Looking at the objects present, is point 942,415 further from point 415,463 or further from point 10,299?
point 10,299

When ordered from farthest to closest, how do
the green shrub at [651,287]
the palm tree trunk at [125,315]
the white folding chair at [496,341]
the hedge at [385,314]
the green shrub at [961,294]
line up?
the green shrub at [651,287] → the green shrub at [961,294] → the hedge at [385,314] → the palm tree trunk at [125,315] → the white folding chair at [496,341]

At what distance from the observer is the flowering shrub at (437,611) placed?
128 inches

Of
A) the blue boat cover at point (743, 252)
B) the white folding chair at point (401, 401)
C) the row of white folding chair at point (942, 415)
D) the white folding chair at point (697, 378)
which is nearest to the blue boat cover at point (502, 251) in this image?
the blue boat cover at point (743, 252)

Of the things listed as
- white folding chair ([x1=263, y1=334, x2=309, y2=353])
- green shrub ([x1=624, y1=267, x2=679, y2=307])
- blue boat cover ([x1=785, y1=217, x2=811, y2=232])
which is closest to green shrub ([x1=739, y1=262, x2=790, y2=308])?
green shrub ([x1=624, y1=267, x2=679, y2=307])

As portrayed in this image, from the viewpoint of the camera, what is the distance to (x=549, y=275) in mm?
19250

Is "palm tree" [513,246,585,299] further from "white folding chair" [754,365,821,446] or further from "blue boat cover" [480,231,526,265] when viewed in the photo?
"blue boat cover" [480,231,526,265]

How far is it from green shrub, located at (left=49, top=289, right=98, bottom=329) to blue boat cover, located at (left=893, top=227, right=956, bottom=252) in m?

○ ○ ○ ○ ○

■ Written instruction ■
Copy the listing above word for word, keeping every line, number and bracket unchanged.

■ Response to this task ■
Looking at the objects present, is point 942,415 further from point 415,463 or further from point 10,299?
point 10,299

When ordered from farthest to closest, how do
the green shrub at [651,287]
the palm tree trunk at [125,315]
the white folding chair at [496,341]
the hedge at [385,314]
the green shrub at [961,294]
line up?
the green shrub at [651,287] → the green shrub at [961,294] → the hedge at [385,314] → the palm tree trunk at [125,315] → the white folding chair at [496,341]

At what distance from the observer is the flowering shrub at (437,611) placed?
128 inches

Of
A) the blue boat cover at point (743, 252)
B) the white folding chair at point (401, 401)
C) the row of white folding chair at point (942, 415)
D) the white folding chair at point (697, 378)
which is nearest to the blue boat cover at point (502, 251) in this image?
the blue boat cover at point (743, 252)

Of the things listed as
- white folding chair ([x1=263, y1=334, x2=309, y2=353])
- green shrub ([x1=624, y1=267, x2=679, y2=307])
- blue boat cover ([x1=785, y1=217, x2=811, y2=232])
which is closest to green shrub ([x1=739, y1=262, x2=790, y2=308])?
green shrub ([x1=624, y1=267, x2=679, y2=307])

As portrayed in this image, from the viewpoint of the camera, what is the distance to (x=549, y=275) in mm?
19250

Is "palm tree" [513,246,585,299] further from "white folding chair" [754,365,821,446] or further from "blue boat cover" [480,231,526,265] when viewed in the photo?
"blue boat cover" [480,231,526,265]

How far is it from green shrub, located at (left=49, top=289, right=98, bottom=329) to blue boat cover, located at (left=893, top=227, right=956, bottom=252) in m?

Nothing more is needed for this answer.